В. Дымарский – Богатырь возрождается.
Ю. Пивоваров – И мы побеждаем. И вот это сформировалось, как пишут историки, еще со времен монгольского нашествия, освободительных войн, прошло через смутные времена, война 12 года и пришло в XX столетие. Это один из самых устойчивых мифов русской культуры. Я хочу предупредить, что в других культурах тоже есть устойчивые мифы, и они тоже образуют культуру. А русскую, например, культуру, которую мы с вами (в широком смысле мы с вами) любим, всяких там Пушкиных и так далее, она вся на самом деле построена на мифе о войне 12 года, который окончательно закрепил Лев Николаевич, Михаил Юрьевич Лермонтов – Бородино. Это такой миф о войне. Это не значит, что это неправда о войне. Это такая модель восприятия. Это война, на которой была построена вся русская культура. Как говорил Суворов: «Мы русские, какой восторг!» И как эти лицеисты смотрели на победителей, которые возвращались из Парижа, и после этого выросли декабристы, Пушкин и так далее, – вся великая русская культура XIX века. И в этом смысле миф о Великой Отечественной войне живет сам по себе, безотносительно к тому: хотел Сталин напасть на Гитлера, или Гитлер хотел напасть на Сталина, и как нужно было НРЗБ провести правильно. Безотносительно. Это остается историкам войны. Но он играет еще одну роль. Русская культура милитарная: она вся построена на военном. Это не значит просто армия, а вот это насилие, внешний враг, идеология осажденной крепости.

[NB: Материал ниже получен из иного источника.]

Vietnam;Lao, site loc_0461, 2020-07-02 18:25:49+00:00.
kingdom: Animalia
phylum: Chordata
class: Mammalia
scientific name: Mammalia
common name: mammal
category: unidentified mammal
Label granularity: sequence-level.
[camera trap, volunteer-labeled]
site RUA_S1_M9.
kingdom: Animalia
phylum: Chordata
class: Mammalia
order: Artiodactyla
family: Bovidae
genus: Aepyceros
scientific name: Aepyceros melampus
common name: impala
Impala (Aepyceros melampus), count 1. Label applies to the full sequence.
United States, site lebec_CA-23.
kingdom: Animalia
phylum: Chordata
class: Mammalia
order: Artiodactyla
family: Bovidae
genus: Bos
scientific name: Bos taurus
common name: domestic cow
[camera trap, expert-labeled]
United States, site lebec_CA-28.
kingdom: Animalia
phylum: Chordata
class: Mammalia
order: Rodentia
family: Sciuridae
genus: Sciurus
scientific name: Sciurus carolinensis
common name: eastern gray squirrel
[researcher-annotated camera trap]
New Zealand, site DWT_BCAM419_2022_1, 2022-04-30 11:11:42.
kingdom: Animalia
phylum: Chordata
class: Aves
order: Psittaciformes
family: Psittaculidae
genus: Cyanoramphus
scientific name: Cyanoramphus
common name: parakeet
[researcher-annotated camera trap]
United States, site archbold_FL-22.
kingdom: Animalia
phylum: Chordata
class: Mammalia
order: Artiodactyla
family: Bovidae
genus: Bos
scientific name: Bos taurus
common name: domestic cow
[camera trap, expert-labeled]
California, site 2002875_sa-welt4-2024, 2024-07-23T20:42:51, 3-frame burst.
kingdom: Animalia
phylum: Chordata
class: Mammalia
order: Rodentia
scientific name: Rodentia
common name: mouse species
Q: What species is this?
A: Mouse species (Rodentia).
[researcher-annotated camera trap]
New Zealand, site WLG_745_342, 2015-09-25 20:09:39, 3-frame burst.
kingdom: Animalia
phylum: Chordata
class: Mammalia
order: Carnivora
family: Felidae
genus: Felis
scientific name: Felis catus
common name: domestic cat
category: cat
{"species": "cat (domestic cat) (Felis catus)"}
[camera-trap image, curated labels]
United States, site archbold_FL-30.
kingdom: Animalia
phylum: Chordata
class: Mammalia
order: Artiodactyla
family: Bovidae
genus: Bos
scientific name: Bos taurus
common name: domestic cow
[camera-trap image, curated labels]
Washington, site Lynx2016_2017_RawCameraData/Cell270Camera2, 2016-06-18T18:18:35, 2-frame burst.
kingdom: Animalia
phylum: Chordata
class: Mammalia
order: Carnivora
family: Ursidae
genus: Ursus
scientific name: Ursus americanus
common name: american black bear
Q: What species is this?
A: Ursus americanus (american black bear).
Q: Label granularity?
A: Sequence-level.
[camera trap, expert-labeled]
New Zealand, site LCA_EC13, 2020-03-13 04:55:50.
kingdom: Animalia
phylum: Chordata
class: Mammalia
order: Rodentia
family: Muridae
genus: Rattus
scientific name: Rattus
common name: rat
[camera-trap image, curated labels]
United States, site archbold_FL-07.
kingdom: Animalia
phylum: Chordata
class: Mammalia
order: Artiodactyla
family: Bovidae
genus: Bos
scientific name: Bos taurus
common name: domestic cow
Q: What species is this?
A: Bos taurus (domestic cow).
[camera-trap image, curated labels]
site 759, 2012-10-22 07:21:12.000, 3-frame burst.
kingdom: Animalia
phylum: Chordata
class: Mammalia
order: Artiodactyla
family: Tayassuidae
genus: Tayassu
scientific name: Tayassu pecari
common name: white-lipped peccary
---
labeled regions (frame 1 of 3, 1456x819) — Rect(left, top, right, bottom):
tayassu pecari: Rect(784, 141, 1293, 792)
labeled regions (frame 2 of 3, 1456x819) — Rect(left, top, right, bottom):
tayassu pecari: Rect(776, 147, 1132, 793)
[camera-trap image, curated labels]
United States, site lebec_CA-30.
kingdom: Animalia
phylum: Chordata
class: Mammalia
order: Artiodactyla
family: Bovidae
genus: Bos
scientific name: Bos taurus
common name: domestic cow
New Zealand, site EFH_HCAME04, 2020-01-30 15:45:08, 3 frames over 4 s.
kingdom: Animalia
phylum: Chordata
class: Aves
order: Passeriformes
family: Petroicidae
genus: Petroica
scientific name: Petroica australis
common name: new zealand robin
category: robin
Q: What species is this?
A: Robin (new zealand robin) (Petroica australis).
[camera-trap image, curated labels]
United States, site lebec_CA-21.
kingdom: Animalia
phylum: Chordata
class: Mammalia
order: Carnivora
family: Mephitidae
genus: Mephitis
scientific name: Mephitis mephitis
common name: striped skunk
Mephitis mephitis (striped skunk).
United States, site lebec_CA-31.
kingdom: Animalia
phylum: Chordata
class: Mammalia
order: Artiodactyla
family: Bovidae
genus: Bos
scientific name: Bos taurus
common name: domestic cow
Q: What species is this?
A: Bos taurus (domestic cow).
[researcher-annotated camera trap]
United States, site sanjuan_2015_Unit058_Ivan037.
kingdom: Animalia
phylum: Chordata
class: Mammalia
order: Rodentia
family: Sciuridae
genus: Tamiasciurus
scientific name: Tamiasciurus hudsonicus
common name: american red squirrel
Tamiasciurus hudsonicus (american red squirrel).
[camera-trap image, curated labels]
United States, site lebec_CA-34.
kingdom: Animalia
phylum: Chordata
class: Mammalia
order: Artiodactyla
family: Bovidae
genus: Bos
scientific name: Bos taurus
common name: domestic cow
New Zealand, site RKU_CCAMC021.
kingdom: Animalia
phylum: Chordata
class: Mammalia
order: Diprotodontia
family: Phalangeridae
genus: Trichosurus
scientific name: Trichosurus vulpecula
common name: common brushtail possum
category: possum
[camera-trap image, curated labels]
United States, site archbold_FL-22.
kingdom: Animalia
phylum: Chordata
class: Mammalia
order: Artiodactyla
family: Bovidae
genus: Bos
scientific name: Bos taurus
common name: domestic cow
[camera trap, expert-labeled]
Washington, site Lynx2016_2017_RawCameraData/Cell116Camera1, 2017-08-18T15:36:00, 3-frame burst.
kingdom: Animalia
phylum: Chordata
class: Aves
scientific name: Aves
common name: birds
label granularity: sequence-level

В. Дымарский – Культ силы.
Ю. Пивоваров – Культ силы и так далее. И это все очень сходится с мифом войне. Он очень и очень привычен, органичен нам. Опять же я это говорю ни негативно, ни позитивно – я констатирую. Другое дело, какие выводы из этого делать. Правда, сегодняшний культ войны имеет еще одно основание. Современный российский политический режим находит в нем свою легитимность, законность. Он наследует тот период советской российской истории, который вышел из войны. Война, если угодно, во многом отмыла преступления большевизма, сталинизма над и перед русским народом. И в таком облагороженном виде, как квинтэссенция всего лучшего советского... Это не я, а, я думаю, идеологи нынешнего режима примерно так себе предполагают... Вот они являются наследниками этого. Потому что наследниками коллективизации трудно себя назвать. Или большого террора. Не получится.
В. Дымарский – Ну да. Ну а наследниками индустриализации можно себя назвать – это как вариант модернизации.
Ю. Пивоваров – А для чего делалась индустриализация? Она делалась для того, чтобы выстоять в войне.
В. Дымарский – Кстати, вы вот заметили действительно ведь, что победа в той Отечественной войне (я имею в виду 1812 года)... Кстати говоря, если посмотреть французские учебники, то в Бородино победили французы.
Ю. Пивоваров – Да, конечно. И НРЗБ герцог московский...
В. Дымарский – Ну это так просто.
Ю. Пивоваров – Это не имеет значения. Пусть большинство западных историков считают, что Бородино – это победа Наполеона. Даже российские есть такие учебники. Никогда из русского сознания...
В. Дымарский – Не уйдет Бородино. Это все благодаря Лермонтову?
Ю. Пивоваров – Нет, это благодаря Лермонтову и Толстому. Они зафиксировали.
В. Дымарский – Они родили или зафиксировали миф?
Ю. Пивоваров – Они зафиксировали то, как русский человек это прочел. Мы, в конечном счете, даже сдав Москву, победили, и в Бородино. Между прочим, если бы в Бородино мы не выстояли, неизвестно, как было бы. Мы выстояли, отступили и потом добили врага. Наполеон гениален, блестящ, но...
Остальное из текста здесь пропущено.